NDP MP for Timmins—James Bay (Ontario)

Won his last election, in 2021, with 35% of the vote.

Statements in the House

Ethics May 9th, 2013

Mr. Speaker, I would like to make it clear that the Conservatives spent millions spying on their own backbench while they lost $3.1 billion. Then they funnelled another $2.4 billion out the back door in contracts they cannot explain. Today, Conservative and Liberal senators are found guilty of ripping off the taxpayers.

The Conservative government seems to think it is above accountability. It is a simple question: When is the Prime Minister going to take responsibility for this staggering level of incompetence? Why are there no consequences?

Business of Supply May 9th, 2013

Mr. Speaker, in 2008 the world economy was in the worst tailspin since the depression and the major financial houses in the United States were melting down. Back then, the current Prime Minister said it was a good time to pick up some deals. That showed how out of touch the government was. It said there would be no spending to stimulate the economy and that the government was fine.

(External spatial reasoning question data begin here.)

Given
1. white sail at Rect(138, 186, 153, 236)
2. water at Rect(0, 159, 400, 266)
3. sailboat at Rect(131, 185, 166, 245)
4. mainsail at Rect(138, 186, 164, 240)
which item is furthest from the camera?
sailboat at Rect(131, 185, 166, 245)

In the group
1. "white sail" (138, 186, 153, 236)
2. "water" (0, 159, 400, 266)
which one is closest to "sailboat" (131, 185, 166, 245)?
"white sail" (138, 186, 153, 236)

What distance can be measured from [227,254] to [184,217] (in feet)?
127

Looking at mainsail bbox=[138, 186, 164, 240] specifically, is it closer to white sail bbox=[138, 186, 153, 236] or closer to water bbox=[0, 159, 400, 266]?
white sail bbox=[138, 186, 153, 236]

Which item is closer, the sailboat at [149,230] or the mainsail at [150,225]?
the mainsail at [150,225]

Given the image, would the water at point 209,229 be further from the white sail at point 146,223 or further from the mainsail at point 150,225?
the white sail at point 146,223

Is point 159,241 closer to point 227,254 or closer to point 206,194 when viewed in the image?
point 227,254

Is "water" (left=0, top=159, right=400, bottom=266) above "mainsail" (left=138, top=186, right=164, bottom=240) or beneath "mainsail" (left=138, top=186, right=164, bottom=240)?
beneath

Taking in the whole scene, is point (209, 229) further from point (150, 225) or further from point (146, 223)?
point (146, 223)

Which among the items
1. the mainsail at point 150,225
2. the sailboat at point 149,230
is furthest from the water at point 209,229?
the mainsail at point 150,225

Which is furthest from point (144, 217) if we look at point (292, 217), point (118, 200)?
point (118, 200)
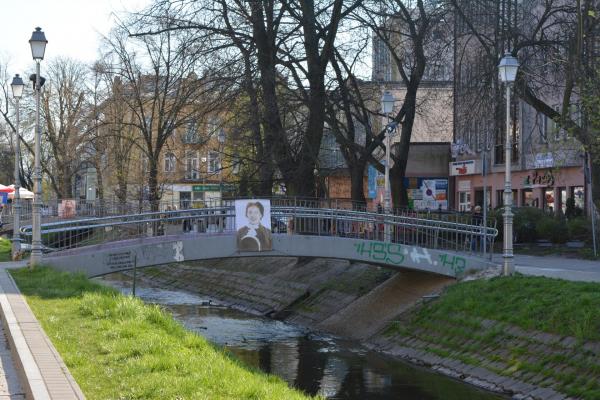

At this point, the government had already blown through the surplus. It was already going into deficit. It said that if Canadians let the NDP get into power, there might be a $30 billion deficit, but within three months it had racked up a $50 billion deficit. The Conservatives had no plan for dealing with the economic crisis at the time. They thought it was a good opportunity to go and pick up some good easy gifts.

It shows a level of incompetence and a lack of managerial skills in the government that when they lose $3.1 billion, they tell us not to worry: the money is horizontal.

What kind of answer is that to the Canadian taxpayer?

Business of Supply May 9th, 2013

Mr. Speaker, the real question here is not whether I believe that the committee is able to do its job but whether I believe the government is doing its job. Clearly, it has not been, and clearly, the Auditor General supports the position of the New Democratic Party.

The government is saying it is just a little bit of controversy that it lost $3.1 billion dollars. The Auditor General said:

...it’s important for there to be...a way for people to understand how this money was spent and that summary reporting was not done.

Where is the money? It is a simple question. If the government has nothing to hide, it should be willing to bring forward the documents and exonerate itself.

What is it trying to do is play procedural games to escape from the basic fact that it cannot account for $3.1 billion through its own incompetence and it is hiding whatever documents there are that would show where the money was spent.

Business of Supply May 9th, 2013

Mr. Speaker, as always it is a great honour to rise in this House and represent the people of Timmins—James Bay. I will be sharing my time with the member for Welland.

We are here today to make the simple request that the government admit that it lost track of $3.1 billion and work with us by bringing forward the documents so we can find out what happened to the money. We have heard a number of fascinating euphemisms, such as the money is not lost, it just has not been found, and that the money is horizontal. Perhaps that means it is under someone's bed. We heard that it will materialize. Is the government just expecting it to appear at some given time? What that speaks to is the sheer level of defiant incompetence within the government.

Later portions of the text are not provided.